What's really strange is that, as time goes on, I find more frequent and better examples of this principle.

Furthermore, Holden Caulfield delivers his monologue, in the form of the text to The Catcher in the Rye, from an undisclosed institution. Hamlet was a loon. Ditto for Hemmingway, Blake, Shelley, Neitzsche, and just about every other great author, musician, or painter admired by history.

But if these examples prove anything, it's that

1. Truly great art reflects all ranges of human emotion and is never afraid to take honest emotional risks,

2. In general, genius is revealed by adversity and cloaked by prosperity,

and

3. Sometimes you have to be a little bit crazy anyway in order to be honest.

In general, men who confront self-doubt and serious emotional challenge emerge much stronger than those who do not. Sometimes you have to walk through hell to get to heaven.
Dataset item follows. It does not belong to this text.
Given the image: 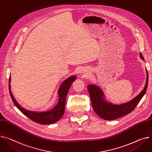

There is a fine line between saints and madmen.
What is insanity? What is sanity? For a concept as central to our mental well-being as this, it seems maddeningly vacuously defined.

My knowledge of psychology and the things I've read both point towards an answer that can be summed up thus: A mental illness is any mental problem that significantly harms normal activity.

Possibly excepting clear cases of missing brain bits or faulty wiring, insanity is defined by deviance from society's dominant reality paradigm. A person considered tidy and neat under one could be diagnosed with OCD in another. It's telling that in various places, at various times, disagreeing with the accepted world-view meant refusing to accept the true way of things and was grounds for mental illness.

Make no mistake - our various societies all have a number of idiosyncrasies and faults, from the massive to the smaller, prompting the insightful, the observant and the arrogant to famously wonder: "Am I insane, or is everyone else insane?" Not a one is non-mad. Not all the way through. And when madness is found, by definition the one sane thing to do is to excise it.

Insanity always is the sane response to a mad society.

"A time is coming when men will go mad, and when they see someone who is not mad, they will attack him saying, "You are mad, you are not like us."